A maior parte da população já tinha imunidade e mesmo assim houve uma grande
epidemia”, diz Sabino à Agência Fapesp.
A
pesquisa teve apoio da Fapesp e está em processo de revisão por pares.
Análises
feitas pelo grupo em mais de 900 amostras coletadas no mesmo laboratório de
Manaus, entre elas as 184 que foram sequenciadas, indicam que a carga viral
presente na secreção dos pacientes foi aumentando à medida que a variante P.1.
tornou-se mais prevalente.
De
acordo com Sabino, é comum no início de uma epidemia a carga viral dos
infectados ser mais alta e baixar com o tempo. Por esse motivo, os
pesquisadores não sabem ao certo se o aumento observado nas amostras analisadas
pode ser explicado por um fator meramente epidemiológico ou se, de fato, ele
indica que a P.1. consegue se replicar mais no organismo humano do que a
linhagem anterior. “Essa segunda opção parece bastante provável e explicaria
por que a transmissão da nova cepa é mais rápida”, comenta a pesquisadora.
Outro
estudo divulgado também na sexta-feira (27/02) por pesquisadores da Fundação
Oswaldo Cruz (Fiocruz) Amazônia indica que em indivíduos infectados com a P.1.
a carga viral no organismo pode ser até dez vezes mais alta.
No
artigo do CADDE, os pesquisadores relatam que, até 24 de fevereiro de 2021, a
variante P.1. já havia sido detectada em seis Estados brasileiros, que ao todo
receberam 92 mil passageiros aéreos de Manaus em novembro de 2020. Desses, a
maior parte teve São Paulo como destino (pouco mais de 30 mil). Na sequência
vieram outras cidades do Amazonas, Pará, Rondônia, Ceará e Roraima. Segundo os
autores, portanto, é provável que tenha havido múltiplas introduções da nova
variante nesses Estados.
MUTAÇÕES-CHAVE
O
sequenciamento do genoma viral das 184 amostras foi feito com uma tecnologia
conhecida como MinION, que por ser portátil e barata possibilita fazer estudos
que ajudam a entender o processo de evolução do vírus.
Por
uma técnica genômica chamada relógio molecular, os pesquisadores concluíram que
a P.1. descende da cepa B.1.128, que foi identificada pela primeira vez em
Manaus em março de 2020. Quando comparada à linhagem-mãe, a variante P.1.
apresenta 17 mutações, sendo dez na proteína spike – usada pelo vírus para se
conectar com a proteína ACE-2 existente na superfície das células humanas e
viabilizar a infecção.
Três
mutações são consideradas mais importantes – a N501Y, a K417T e a E484K –, pois
se localizam na ponta da proteína spike, em uma região conhecida como RBD
(sigla em inglês para domínio de ligação ao receptor).

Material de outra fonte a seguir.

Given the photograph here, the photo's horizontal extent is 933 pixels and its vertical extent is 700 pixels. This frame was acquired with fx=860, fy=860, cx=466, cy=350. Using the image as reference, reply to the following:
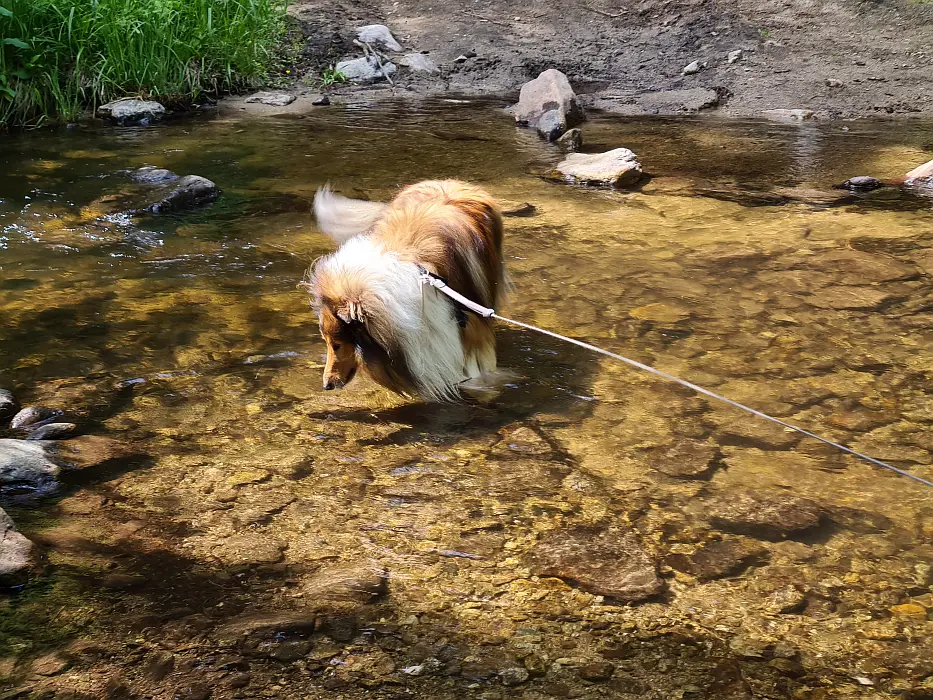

É nesse local que ocorre
a ligação entre o vírus e a célula humana.
Segundo
Sabino, essas três mutações-chave são idênticas às encontradas na variante mais
transmissível reportada na África do Sul (B.1.351). Já a variante de
preocupação descoberta no Reino Unido (B.1.1.7.) apresenta apenas a mutação
E484K na região RBD. Para os autores, os dados indicam ter havido um processo
de evolução convergente, ou seja, determinadas mutações que conferem vantagem
ao vírus surgiram paralelamente em linhagens de diferentes regiões geográficas.
Por seleção natural essas variantes foram se sobressaindo às linhagens
anteriormente predominantes nesses locais.
No
caso da P.1., relatam os autores, houve um período de rápida evolução molecular
e ainda não se sabe por quê. “Surgiram de repente várias mutações que facilitam
a transmissão do vírus, algo incomum. Para se ter ideia, a cepa P.2., que
também descende da B.1.128, apresenta apenas uma mutação desse tipo”, conta
Sabino.
Uma
das possíveis explicações para o fenômeno, segundo a pesquisadora, é o vírus
ter tido mais tempo para evoluir ao infectar um paciente com o sistema imune
comprometido.
“Até
que vacinas eficazes estejam disponíveis para todos, as intervenções não
farmacológicas [distanciamento social, uso de máscara e higiene das mãos]
continuam sendo necessárias e importantes para reduzir a emergência de novas
variantes”, ressaltam os pesquisadores do CADDE.